**Data records:**
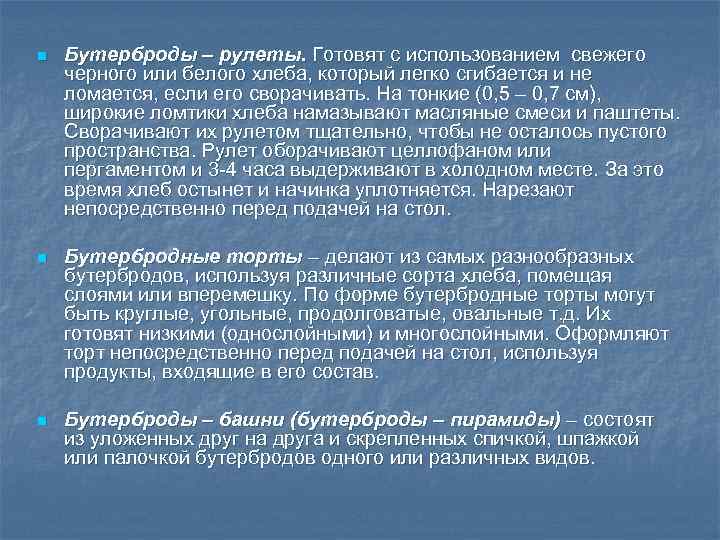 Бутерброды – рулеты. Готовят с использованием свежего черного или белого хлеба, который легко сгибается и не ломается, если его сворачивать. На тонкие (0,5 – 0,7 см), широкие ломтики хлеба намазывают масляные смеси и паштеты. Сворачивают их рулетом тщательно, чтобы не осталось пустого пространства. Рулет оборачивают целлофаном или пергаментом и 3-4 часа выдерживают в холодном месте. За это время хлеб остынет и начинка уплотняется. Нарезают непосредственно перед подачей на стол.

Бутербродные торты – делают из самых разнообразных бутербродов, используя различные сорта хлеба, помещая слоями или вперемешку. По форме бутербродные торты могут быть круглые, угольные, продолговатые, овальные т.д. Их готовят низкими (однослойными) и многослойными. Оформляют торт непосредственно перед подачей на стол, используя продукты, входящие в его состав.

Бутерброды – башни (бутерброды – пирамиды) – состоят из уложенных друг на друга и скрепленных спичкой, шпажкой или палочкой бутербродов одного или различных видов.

...

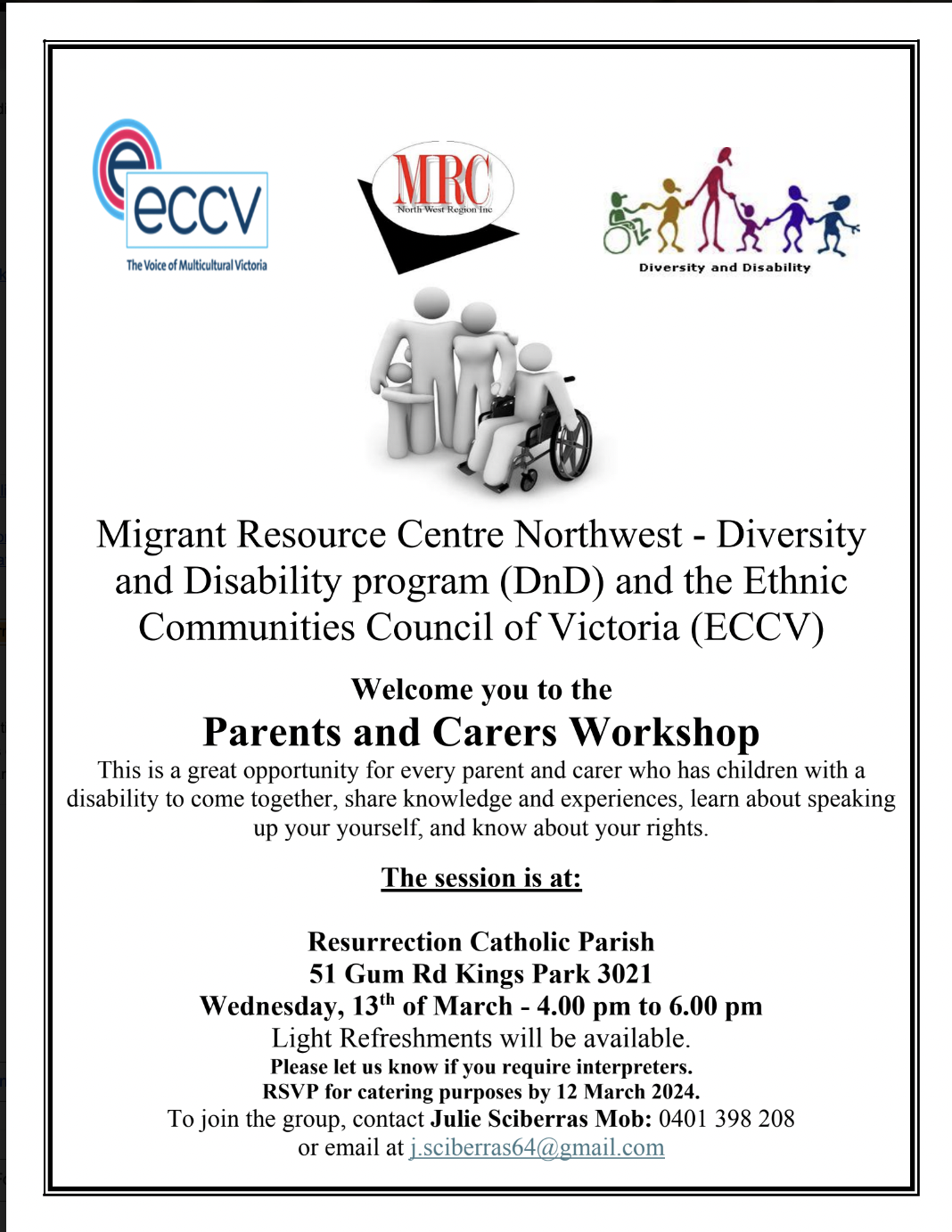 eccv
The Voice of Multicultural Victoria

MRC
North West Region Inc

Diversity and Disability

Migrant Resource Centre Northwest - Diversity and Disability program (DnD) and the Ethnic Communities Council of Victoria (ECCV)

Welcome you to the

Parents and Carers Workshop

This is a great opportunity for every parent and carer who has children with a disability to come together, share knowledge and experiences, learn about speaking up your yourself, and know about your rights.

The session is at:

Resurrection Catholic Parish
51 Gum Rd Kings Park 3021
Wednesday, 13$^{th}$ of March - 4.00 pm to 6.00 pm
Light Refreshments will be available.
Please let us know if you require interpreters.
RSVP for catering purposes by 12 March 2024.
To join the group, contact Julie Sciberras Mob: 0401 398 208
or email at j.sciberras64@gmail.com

---

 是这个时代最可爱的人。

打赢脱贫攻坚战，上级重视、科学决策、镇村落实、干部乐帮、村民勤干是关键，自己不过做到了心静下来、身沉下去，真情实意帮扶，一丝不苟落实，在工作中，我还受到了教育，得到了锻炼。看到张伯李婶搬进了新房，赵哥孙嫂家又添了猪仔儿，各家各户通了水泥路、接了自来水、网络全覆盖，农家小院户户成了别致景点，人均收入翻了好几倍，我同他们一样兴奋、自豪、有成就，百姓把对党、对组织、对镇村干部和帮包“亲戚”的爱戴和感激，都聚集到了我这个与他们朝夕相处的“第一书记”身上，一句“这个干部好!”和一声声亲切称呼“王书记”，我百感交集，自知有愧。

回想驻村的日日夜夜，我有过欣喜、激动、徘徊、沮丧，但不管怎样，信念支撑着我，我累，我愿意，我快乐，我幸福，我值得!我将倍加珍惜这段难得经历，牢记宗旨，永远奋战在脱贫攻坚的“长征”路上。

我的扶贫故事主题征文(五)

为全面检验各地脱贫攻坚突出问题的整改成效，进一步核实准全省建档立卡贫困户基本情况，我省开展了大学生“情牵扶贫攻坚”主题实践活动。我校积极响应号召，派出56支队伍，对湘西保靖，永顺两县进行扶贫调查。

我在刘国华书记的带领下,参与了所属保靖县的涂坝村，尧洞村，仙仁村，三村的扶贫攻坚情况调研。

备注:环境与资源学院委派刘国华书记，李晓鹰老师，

**Work item:**
Only the lines above from the line with "是这个时代最可爱的人。" to the line with "备注:环境与资源学院委派刘国华书记，李晓鹰老师，", those two lines included, should be reproduced exactly.

**Answer box:**
 是这个时代最可爱的人。

打赢脱贫攻坚战，上级重视、科学决策、镇村落实、干部乐帮、村民勤干是关键，自己不过做到了心静下来、身沉下去，真情实意帮扶，一丝不苟落实，在工作中，我还受到了教育，得到了锻炼。看到张伯李婶搬进了新房，赵哥孙嫂家又添了猪仔儿，各家各户通了水泥路、接了自来水、网络全覆盖，农家小院户户成了别致景点，人均收入翻了好几倍，我同他们一样兴奋、自豪、有成就，百姓把对党、对组织、对镇村干部和帮包“亲戚”的爱戴和感激，都聚集到了我这个与他们朝夕相处的“第一书记”身上，一句“这个干部好!”和一声声亲切称呼“王书记”，我百感交集，自知有愧。

回想驻村的日日夜夜，我有过欣喜、激动、徘徊、沮丧，但不管怎样，信念支撑着我，我累，我愿意，我快乐，我幸福，我值得!我将倍加珍惜这段难得经历，牢记宗旨，永远奋战在脱贫攻坚的“长征”路上。

我的扶贫故事主题征文(五)

为全面检验各地脱贫攻坚突出问题的整改成效，进一步核实准全省建档立卡贫困户基本情况，我省开展了大学生“情牵扶贫攻坚”主题实践活动。我校积极响应号召，派出56支队伍，对湘西保靖，永顺两县进行扶贫调查。

我在刘国华书记的带领下,参与了所属保靖县的涂坝村，尧洞村，仙仁村，三村的扶贫攻坚情况调研。

备注:环境与资源学院委派刘国华书记，李晓鹰老师，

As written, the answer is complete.